TRY IT => An exact reproduction of the records is required. Images must be left out.
* * *
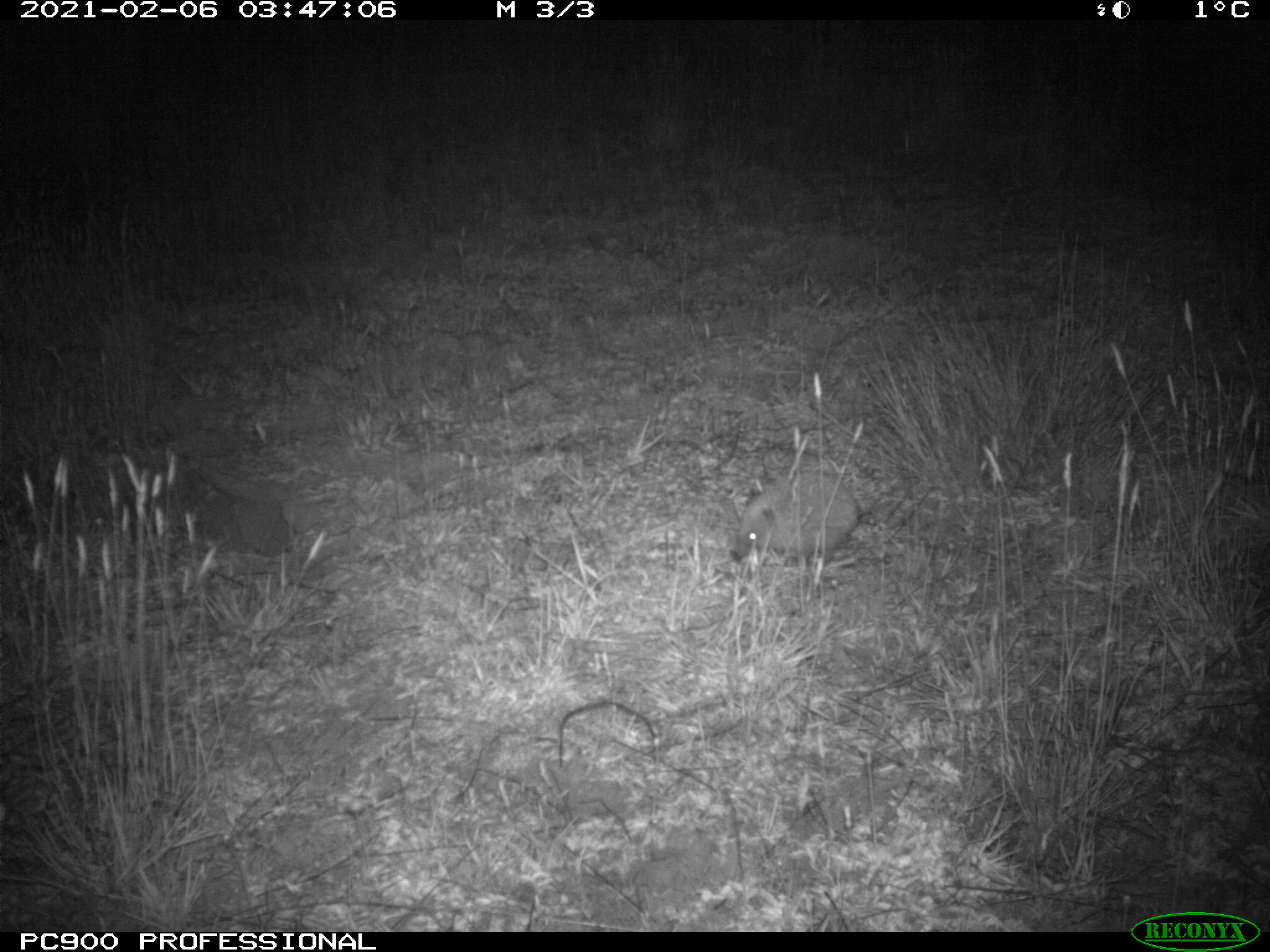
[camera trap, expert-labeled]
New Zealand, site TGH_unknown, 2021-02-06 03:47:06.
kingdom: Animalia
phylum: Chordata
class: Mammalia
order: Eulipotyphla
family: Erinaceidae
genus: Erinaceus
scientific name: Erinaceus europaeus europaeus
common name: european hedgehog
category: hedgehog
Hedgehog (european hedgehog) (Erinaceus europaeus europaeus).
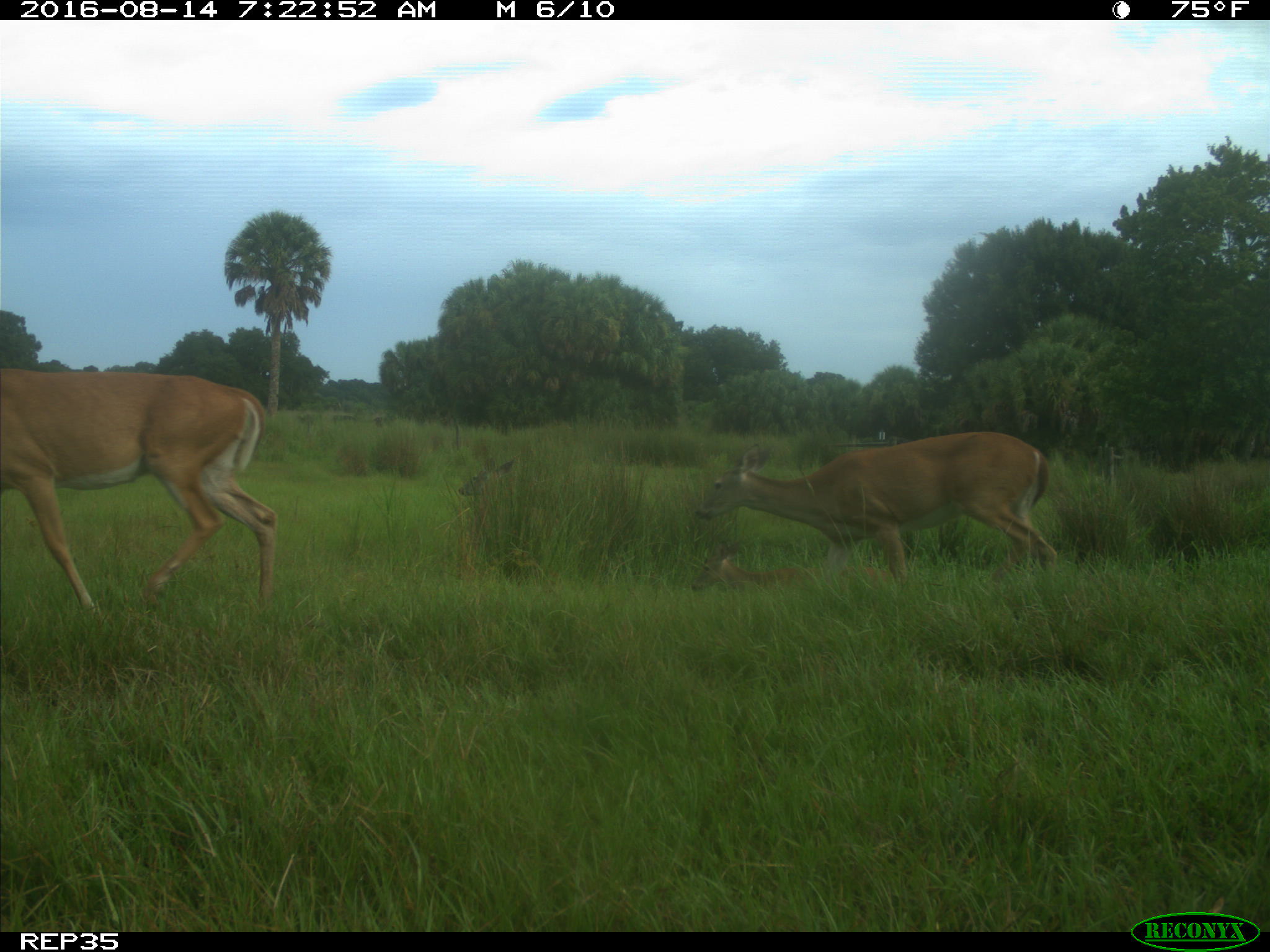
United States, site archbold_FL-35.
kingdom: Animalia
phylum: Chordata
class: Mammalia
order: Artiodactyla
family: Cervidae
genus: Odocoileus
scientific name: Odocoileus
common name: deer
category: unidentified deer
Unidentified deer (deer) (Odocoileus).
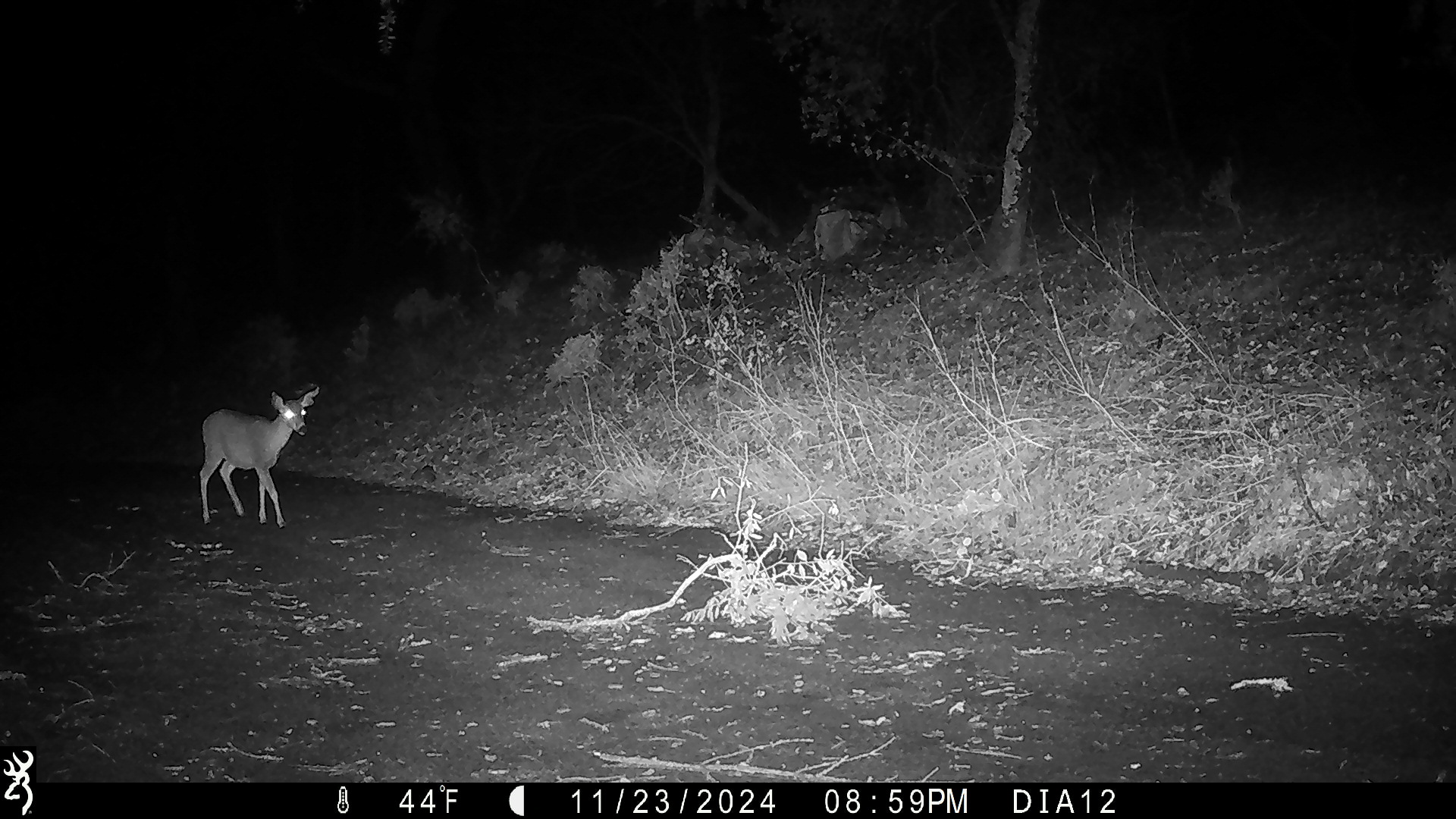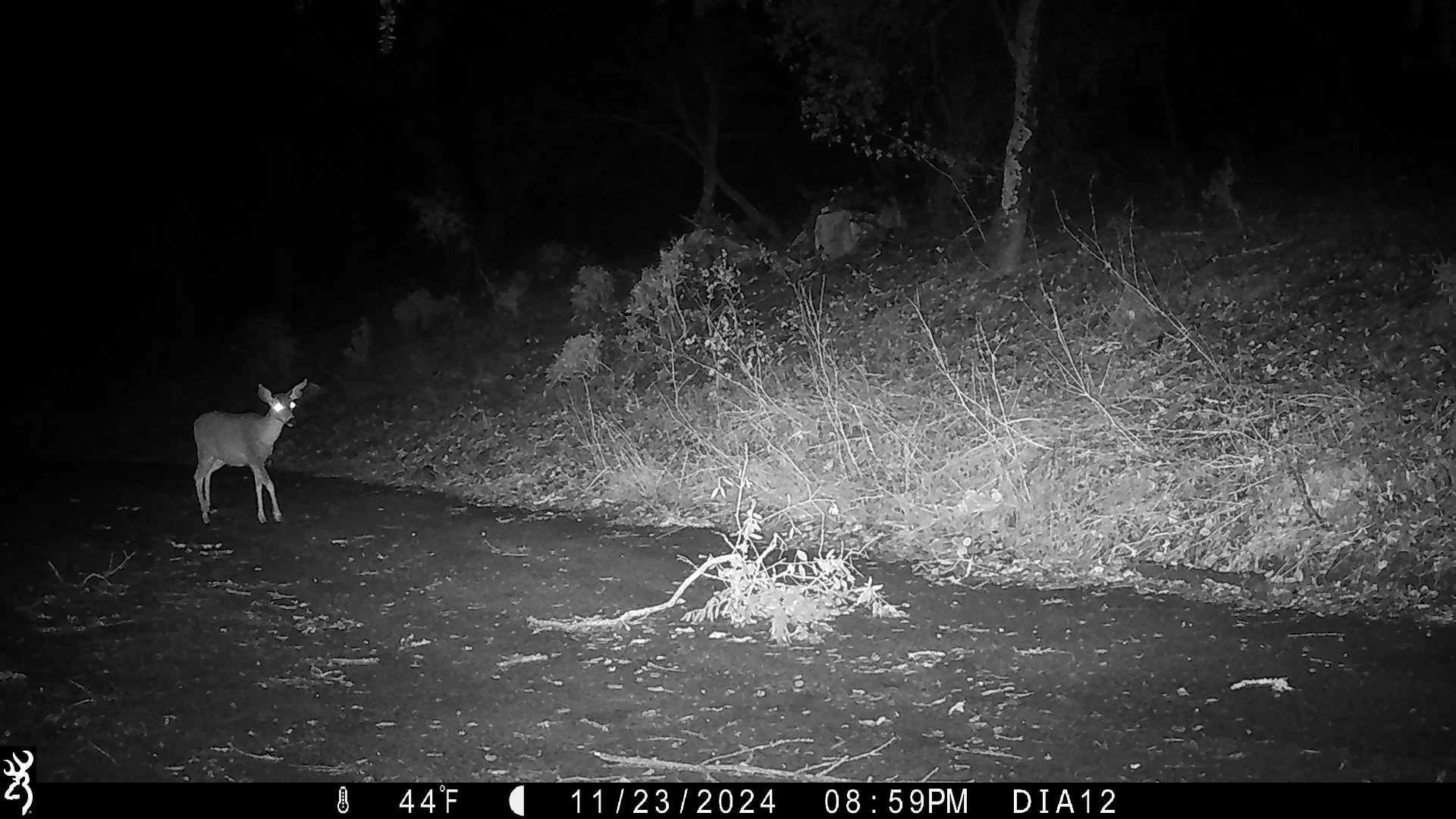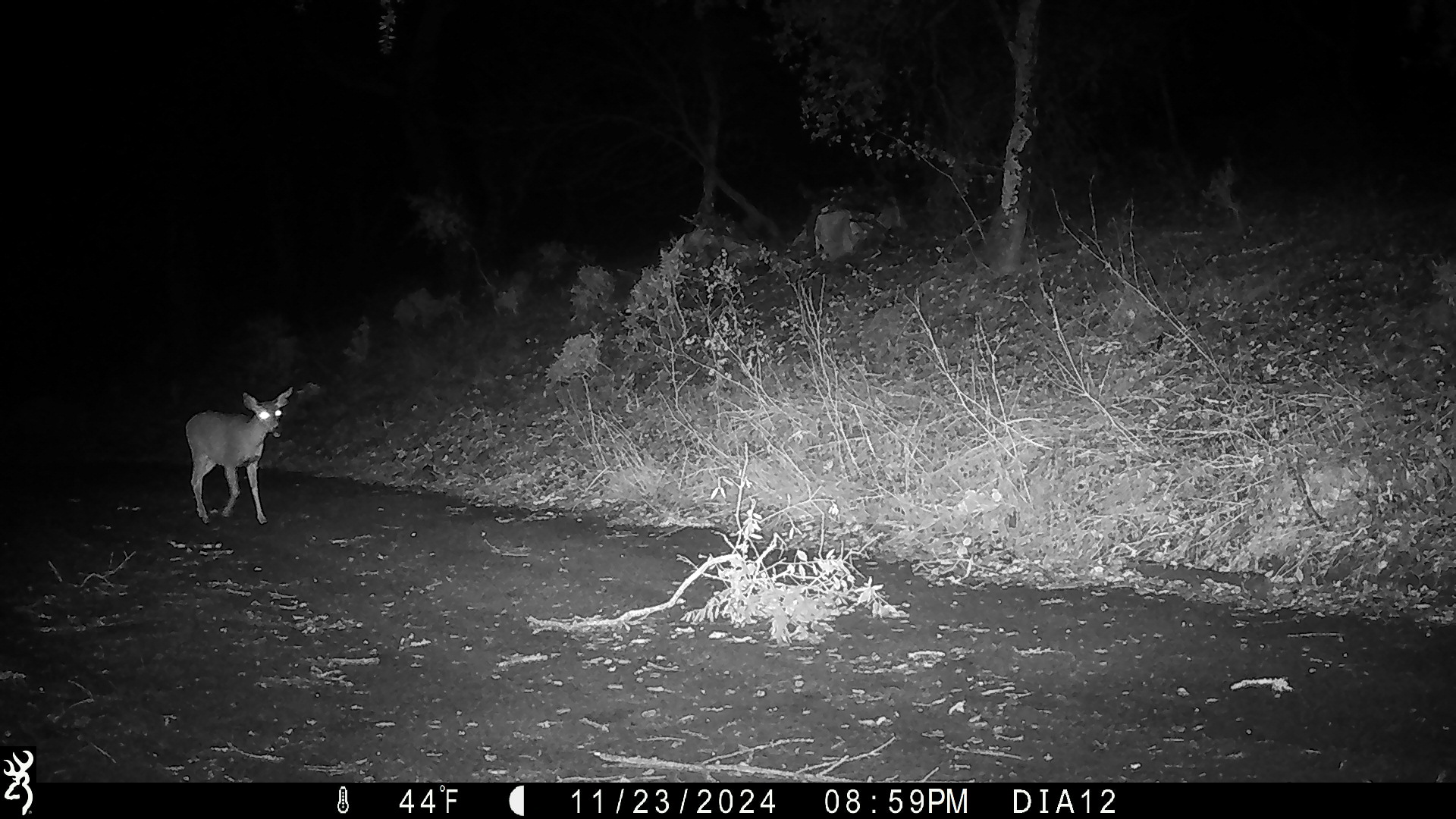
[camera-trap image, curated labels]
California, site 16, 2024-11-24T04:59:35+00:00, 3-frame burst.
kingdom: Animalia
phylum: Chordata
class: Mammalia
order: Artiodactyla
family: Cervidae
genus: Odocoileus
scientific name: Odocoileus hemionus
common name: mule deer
* * *
ANSWER FOR THE TASK =>
[camera trap, expert-labeled]
New Zealand, site TGH_unknown, 2021-02-06 03:47:06.
kingdom: Animalia
phylum: Chordata
class: Mammalia
order: Eulipotyphla
family: Erinaceidae
genus: Erinaceus
scientific name: Erinaceus europaeus europaeus
common name: european hedgehog
category: hedgehog
Hedgehog (european hedgehog) (Erinaceus europaeus europaeus).
United States, site archbold_FL-35.
kingdom: Animalia
phylum: Chordata
class: Mammalia
order: Artiodactyla
family: Cervidae
genus: Odocoileus
scientific name: Odocoileus
common name: deer
category: unidentified deer
Unidentified deer (deer) (Odocoileus).
[camera-trap image, curated labels]
California, site 16, 2024-11-24T04:59:35+00:00, 3-frame burst.
kingdom: Animalia
phylum: Chordata
class: Mammalia
order: Artiodactyla
family: Cervidae
genus: Odocoileus
scientific name: Odocoileus hemionus
common name: mule deer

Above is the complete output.